Items from a data source:
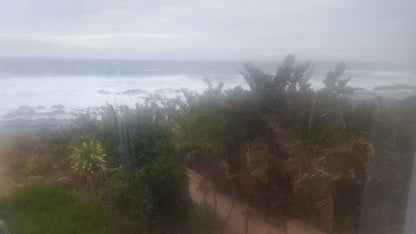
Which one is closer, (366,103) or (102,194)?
(366,103)

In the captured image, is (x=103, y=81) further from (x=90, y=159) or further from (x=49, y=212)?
(x=49, y=212)

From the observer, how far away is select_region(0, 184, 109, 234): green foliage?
10.9 ft

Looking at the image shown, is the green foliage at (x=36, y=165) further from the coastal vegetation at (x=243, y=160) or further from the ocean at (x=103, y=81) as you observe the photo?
the ocean at (x=103, y=81)

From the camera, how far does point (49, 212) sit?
140 inches

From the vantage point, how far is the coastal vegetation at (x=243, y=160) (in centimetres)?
310

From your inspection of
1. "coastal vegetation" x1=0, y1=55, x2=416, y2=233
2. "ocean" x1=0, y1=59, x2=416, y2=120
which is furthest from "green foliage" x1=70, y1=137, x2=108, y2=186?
"ocean" x1=0, y1=59, x2=416, y2=120

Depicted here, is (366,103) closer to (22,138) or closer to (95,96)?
(95,96)

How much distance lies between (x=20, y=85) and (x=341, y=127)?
4186mm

» **Objective**
Copy every item above word for word, leaving out the pictures.

» **Answer to the exercise**
Which one is closer, (366,103) or (102,194)?
(366,103)

In the captured image, is (x=103, y=81) further from (x=90, y=159) or further from (x=49, y=212)?
(x=49, y=212)

From the observer, how far away is select_region(0, 184, 109, 234): green foliage?
10.9 ft

Looking at the image shown, is the green foliage at (x=36, y=165) further from the coastal vegetation at (x=243, y=160) or further from the ocean at (x=103, y=81) as you observe the photo?
the ocean at (x=103, y=81)

From the camera, how far does point (49, 212) sit?
140 inches

From the vantage point, how far is the coastal vegetation at (x=243, y=160) (in centimetres)?
310

From your inspection of
1. "coastal vegetation" x1=0, y1=55, x2=416, y2=233
2. "ocean" x1=0, y1=59, x2=416, y2=120
which is furthest from "green foliage" x1=70, y1=137, x2=108, y2=186?
"ocean" x1=0, y1=59, x2=416, y2=120

Depicted here, is (366,103) closer to (22,138) or closer to (95,96)?
(95,96)

How much distance lies between (x=20, y=85) and (x=341, y=127)?
4186mm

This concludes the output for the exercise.